The oldest Johnson brother, Tanner, 27, joined the business this year.
Most hemp growers produce for fiber, whereas the Johnson brothers are growing for CBD oil.
As Abner looked into research, he noticed something that would prove a major obstacle.
“I realized they were conducting experiments completely different,” he said.
Since hemp is still in its first publicly legal growing season across the Commonwealth, there is still quite a bit of research to be done on best practices, Abner Johnson said.
The brothers’ results from growing hemp for CBD oil production in Virginia are based on their own findings versus best practice resources, because there are very few practice resources for growing hemp for CBD, he said.

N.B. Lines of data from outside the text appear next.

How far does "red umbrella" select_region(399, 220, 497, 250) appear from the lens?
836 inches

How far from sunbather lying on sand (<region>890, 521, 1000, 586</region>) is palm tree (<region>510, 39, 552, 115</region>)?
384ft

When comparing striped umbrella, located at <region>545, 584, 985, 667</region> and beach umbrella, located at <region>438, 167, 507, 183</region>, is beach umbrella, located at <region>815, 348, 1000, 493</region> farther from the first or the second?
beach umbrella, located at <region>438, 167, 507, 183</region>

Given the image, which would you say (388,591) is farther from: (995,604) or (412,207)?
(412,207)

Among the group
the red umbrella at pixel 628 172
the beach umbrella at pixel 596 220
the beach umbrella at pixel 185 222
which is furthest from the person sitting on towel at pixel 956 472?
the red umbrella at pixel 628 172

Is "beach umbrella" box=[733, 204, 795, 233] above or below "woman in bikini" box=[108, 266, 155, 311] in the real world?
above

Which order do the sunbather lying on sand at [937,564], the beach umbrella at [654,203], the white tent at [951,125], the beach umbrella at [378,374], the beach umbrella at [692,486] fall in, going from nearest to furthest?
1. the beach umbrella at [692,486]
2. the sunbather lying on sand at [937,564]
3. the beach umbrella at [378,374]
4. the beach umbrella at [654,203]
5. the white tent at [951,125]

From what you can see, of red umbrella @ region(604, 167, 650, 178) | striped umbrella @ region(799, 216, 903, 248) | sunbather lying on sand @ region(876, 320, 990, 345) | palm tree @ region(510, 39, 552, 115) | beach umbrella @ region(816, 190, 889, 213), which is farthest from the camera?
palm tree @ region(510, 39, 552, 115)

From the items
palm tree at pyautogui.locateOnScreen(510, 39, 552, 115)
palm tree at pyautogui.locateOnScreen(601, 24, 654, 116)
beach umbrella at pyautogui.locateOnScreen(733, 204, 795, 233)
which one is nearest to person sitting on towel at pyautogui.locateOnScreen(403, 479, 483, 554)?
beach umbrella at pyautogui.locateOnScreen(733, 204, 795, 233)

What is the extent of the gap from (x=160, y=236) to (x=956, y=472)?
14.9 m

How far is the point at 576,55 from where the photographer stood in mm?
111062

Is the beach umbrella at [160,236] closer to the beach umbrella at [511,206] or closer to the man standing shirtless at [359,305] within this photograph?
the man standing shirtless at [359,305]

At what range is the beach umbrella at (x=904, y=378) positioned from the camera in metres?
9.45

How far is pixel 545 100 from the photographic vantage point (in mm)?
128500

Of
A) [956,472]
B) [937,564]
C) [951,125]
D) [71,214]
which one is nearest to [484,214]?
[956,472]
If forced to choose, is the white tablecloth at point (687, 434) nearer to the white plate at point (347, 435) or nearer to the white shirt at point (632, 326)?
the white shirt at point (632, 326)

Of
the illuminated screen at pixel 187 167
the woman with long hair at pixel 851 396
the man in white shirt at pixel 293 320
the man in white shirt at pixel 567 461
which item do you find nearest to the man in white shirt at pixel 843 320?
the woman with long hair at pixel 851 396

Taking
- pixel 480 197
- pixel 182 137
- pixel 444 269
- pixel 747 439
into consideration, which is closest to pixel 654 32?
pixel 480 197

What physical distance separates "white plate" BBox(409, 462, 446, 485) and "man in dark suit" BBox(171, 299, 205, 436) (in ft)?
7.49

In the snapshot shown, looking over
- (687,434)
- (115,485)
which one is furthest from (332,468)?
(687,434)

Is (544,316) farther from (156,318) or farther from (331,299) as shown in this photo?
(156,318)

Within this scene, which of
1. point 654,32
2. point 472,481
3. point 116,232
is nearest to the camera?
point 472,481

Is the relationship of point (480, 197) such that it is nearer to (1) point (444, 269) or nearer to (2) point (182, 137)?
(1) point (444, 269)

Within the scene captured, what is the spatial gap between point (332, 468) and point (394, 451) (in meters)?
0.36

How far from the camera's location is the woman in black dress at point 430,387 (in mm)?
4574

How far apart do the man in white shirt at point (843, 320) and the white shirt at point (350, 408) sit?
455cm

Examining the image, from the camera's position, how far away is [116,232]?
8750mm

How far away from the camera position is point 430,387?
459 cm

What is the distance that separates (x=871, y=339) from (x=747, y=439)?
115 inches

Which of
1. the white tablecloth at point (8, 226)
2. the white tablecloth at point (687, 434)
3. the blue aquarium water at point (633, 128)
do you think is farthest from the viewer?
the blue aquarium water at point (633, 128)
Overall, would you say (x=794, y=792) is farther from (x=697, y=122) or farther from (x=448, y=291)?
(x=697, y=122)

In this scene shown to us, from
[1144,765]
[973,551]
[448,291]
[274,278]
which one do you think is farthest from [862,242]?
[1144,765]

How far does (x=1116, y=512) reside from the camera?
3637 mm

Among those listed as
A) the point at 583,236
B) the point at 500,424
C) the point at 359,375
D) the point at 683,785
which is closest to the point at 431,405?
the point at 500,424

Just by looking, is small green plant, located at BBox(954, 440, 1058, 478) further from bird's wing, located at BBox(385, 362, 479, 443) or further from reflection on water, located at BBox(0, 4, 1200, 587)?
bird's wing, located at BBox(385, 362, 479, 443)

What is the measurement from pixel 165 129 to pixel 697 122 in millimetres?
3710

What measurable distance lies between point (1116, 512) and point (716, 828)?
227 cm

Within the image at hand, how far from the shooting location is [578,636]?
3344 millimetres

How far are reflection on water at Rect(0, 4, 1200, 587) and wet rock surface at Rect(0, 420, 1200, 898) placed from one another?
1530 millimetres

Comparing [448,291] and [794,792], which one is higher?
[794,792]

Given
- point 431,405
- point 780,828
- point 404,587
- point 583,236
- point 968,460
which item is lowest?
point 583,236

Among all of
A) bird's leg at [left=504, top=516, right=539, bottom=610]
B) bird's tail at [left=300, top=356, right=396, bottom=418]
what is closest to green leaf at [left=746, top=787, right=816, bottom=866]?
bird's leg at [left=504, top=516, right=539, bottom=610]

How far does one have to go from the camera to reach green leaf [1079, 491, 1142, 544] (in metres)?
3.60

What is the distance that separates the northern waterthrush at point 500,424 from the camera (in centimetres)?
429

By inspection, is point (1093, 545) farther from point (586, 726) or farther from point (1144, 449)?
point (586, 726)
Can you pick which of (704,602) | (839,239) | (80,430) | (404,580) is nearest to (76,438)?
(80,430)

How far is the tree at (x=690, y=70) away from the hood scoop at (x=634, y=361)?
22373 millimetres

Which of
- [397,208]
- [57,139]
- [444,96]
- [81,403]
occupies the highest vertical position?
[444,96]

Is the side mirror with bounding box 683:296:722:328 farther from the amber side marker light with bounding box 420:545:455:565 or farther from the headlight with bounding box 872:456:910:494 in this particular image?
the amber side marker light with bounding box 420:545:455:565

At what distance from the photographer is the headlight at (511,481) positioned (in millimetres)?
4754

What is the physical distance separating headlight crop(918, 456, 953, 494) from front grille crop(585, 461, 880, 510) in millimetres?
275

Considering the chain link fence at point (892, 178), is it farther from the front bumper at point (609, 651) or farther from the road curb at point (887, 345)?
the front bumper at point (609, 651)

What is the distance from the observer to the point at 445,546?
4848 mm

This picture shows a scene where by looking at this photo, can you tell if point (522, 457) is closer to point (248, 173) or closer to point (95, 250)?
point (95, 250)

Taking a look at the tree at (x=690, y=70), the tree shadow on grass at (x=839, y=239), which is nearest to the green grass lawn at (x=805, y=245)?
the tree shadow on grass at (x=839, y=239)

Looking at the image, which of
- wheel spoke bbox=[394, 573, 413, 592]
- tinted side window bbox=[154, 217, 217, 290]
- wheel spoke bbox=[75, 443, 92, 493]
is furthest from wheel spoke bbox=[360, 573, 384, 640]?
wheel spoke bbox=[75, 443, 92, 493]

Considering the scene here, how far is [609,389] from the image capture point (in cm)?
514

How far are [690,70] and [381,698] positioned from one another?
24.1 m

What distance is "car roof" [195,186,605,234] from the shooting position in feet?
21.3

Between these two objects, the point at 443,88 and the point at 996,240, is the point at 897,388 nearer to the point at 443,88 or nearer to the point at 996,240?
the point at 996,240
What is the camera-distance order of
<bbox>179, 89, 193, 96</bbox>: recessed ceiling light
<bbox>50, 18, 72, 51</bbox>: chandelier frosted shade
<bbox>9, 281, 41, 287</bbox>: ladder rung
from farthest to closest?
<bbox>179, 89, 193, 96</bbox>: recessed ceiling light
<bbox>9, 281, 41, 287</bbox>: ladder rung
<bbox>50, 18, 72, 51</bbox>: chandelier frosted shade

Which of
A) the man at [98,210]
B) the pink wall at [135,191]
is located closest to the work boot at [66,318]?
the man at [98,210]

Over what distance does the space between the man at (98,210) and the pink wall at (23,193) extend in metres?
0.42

However, there is still help.
Daniel Downey, a JMU chemistry professor, has taken the brothers’ hemp for research, along with products from several other hemp farmers.
“We’re analyzing their plant as they are growing them and then we’ll give them feedback on what seems to be working,” Downey said.
Hemp needs to be watched closely over the late summer, as that’s when the THC percentage starts to rise, he said.
In Virginia, if the THC percentage in hemp rises above 5%, the product is destroyed.
“Compliance with the law is our first priority here,” Abner Johnson said.
To avoid this risk farmers can visit licensed testers, but that often comes at a hefty price.
The JMU inspection is free as the lab is getting valuable research materials from the farmer, Downey said.
“Farmers plant a crop, but they don’t walk away from it — and hemp’s no different,” he said.
Downey was a neighbor of the Johnson brothers when they were young, and met them again by chance in May as he was taking a chemistry field work class on a tour of the farm site.
“It was kind of serendipity from the standpoint that we weren’t there for hemp,” he said.
The lab’s ability to help hemp farmers will only grow, according to Downey.
“We’re just getting fired up this year,” he said.
As for the Johnson brothers, they are already looking at building onto their business with a processing facility, allowing them to make CBD from their raw hemp as well as other farmers' hemp.
There are two kinds of hemp processing which use ethanol of carbon dioxide to produce CBD oil, Abner Johnson said.
Carbon dioxide processing “uses no solvents and comes out as very pure product that never was used with any of those other products or solvents that could be harmful,” he said.
Right now, the brothers are looking at leasing and retrofitting a space around Dayton.
“Researched processing is definitely going to be the next new wave,” Tanner Johnson said.